Given instruction ▸
Render the records as a Markdown table with the columns "Row" and "Record line", one nonblank line per row. Start at the line containing "How much space" and end after the line containing "1.20 metres".

- - -

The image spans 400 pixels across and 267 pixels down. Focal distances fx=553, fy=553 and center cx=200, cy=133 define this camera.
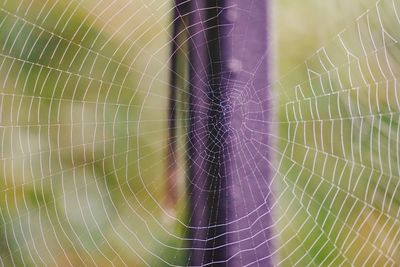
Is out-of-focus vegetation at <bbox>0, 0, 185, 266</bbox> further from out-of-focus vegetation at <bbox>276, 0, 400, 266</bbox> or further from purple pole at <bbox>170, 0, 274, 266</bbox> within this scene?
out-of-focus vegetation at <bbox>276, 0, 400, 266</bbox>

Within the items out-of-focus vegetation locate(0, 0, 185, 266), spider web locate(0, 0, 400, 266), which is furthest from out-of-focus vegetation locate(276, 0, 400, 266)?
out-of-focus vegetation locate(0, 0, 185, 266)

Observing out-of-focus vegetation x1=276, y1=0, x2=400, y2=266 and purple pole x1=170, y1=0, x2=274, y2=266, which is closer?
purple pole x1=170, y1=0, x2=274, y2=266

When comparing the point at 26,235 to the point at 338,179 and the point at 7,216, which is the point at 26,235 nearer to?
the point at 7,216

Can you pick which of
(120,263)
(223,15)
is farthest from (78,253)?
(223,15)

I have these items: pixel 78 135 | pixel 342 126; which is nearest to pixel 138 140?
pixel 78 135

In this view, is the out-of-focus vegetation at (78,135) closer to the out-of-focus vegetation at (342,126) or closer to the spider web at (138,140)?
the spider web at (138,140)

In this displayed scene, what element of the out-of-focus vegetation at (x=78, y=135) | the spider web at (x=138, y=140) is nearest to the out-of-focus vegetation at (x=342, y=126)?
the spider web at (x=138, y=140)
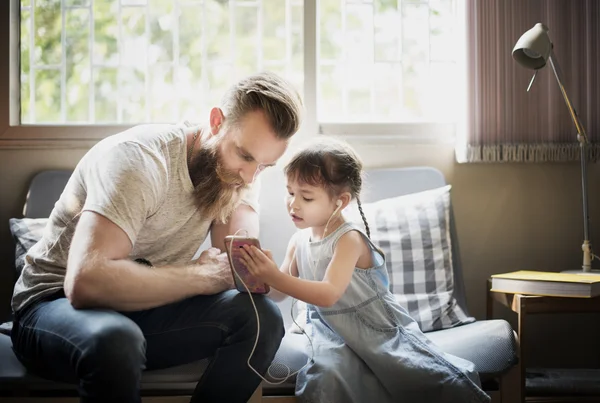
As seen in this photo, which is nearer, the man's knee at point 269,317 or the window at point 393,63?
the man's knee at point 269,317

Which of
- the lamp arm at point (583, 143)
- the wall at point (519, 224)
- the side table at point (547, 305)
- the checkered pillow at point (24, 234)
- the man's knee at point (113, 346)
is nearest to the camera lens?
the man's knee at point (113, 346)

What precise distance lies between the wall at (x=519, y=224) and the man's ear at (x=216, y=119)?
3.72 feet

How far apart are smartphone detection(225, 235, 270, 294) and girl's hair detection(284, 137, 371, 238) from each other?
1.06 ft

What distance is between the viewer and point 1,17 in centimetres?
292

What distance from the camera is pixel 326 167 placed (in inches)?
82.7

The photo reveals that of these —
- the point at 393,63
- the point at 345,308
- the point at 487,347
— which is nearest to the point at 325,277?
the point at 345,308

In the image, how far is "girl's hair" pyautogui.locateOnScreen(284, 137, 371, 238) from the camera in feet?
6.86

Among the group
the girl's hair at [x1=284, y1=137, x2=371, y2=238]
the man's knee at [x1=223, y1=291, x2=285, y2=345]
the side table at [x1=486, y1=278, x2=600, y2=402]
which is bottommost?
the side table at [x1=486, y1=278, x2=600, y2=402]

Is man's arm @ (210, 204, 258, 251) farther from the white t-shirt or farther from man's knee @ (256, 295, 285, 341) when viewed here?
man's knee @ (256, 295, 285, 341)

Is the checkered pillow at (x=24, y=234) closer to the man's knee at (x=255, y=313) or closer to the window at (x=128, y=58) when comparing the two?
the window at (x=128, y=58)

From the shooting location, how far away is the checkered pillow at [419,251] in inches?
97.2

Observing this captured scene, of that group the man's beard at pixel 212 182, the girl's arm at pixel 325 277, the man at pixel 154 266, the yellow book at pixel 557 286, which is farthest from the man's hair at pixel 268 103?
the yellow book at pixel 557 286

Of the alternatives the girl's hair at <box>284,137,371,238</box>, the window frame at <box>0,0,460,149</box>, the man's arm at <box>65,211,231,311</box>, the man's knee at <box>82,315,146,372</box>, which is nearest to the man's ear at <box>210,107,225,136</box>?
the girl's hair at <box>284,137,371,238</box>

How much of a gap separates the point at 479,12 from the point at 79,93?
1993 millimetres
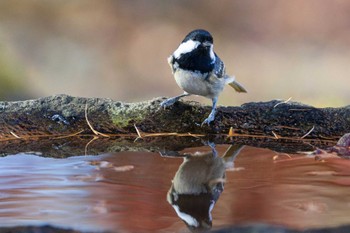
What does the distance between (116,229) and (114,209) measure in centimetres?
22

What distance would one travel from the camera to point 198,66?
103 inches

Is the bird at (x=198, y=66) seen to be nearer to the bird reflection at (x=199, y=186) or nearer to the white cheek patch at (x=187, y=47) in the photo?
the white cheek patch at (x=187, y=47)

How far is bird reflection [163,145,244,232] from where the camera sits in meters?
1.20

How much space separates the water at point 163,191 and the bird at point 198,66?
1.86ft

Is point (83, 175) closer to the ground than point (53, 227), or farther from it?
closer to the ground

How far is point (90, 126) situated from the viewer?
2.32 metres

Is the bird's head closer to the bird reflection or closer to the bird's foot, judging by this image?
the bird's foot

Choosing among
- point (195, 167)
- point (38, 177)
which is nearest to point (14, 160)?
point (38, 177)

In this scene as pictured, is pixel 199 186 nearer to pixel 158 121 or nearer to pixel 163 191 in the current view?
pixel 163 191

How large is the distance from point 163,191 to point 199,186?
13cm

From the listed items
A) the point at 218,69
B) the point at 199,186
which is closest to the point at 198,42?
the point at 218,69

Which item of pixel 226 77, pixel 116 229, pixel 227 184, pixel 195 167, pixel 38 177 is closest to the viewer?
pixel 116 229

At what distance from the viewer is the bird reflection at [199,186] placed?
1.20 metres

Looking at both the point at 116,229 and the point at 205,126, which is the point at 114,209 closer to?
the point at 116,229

- - -

Output of the task ▸
| Row | Record line |
|---|---|
| 1 | How much space separates the water at point 163,191 and the bird at point 198,66? |
| 2 | 1.86ft |
| 3 | Is point (83, 175) closer to the ground than point (53, 227), or farther from it? |
| 4 | closer to the ground |
| 5 | How far is point (90, 126) situated from the viewer? |
| 6 | 2.32 metres |
| 7 | Is the bird's head closer to the bird reflection or closer to the bird's foot, judging by this image? |
| 8 | the bird's foot |
| 9 | Choosing among |
| 10 | - point (195, 167) |
| 11 | - point (38, 177) |
| 12 | which is nearest to point (14, 160)? |
| 13 | point (38, 177) |
| 14 | In this scene as pictured, is pixel 199 186 nearer to pixel 158 121 or nearer to pixel 163 191 in the current view? |
| 15 | pixel 163 191 |
| 16 | How large is the distance from point 163,191 to point 199,186? |
| 17 | 13cm |
| 18 | From the listed items |
| 19 | A) the point at 218,69 |
| 20 | B) the point at 199,186 |
| 21 | which is closest to the point at 198,42? |
| 22 | the point at 218,69 |
| 23 | Which item of pixel 226 77, pixel 116 229, pixel 227 184, pixel 195 167, pixel 38 177 is closest to the viewer? |
| 24 | pixel 116 229 |
| 25 | At what distance from the viewer is the bird reflection at [199,186] placed? |
| 26 | 1.20 metres |